§ Problem to work on
Would you write out the lines from the one containing "scientific name: Madoqua" to the end of the records below, exactly and in full, please?

§ Material for the task
>>
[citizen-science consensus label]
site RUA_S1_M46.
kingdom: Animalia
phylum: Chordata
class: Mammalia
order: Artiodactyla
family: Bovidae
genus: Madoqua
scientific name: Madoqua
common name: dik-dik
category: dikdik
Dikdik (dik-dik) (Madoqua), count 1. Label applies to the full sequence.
<<
§ Answer space
scientific name: Madoqua
common name: dik-dik
category: dikdik
Dikdik (dik-dik) (Madoqua), count 1. Label applies to the full sequence.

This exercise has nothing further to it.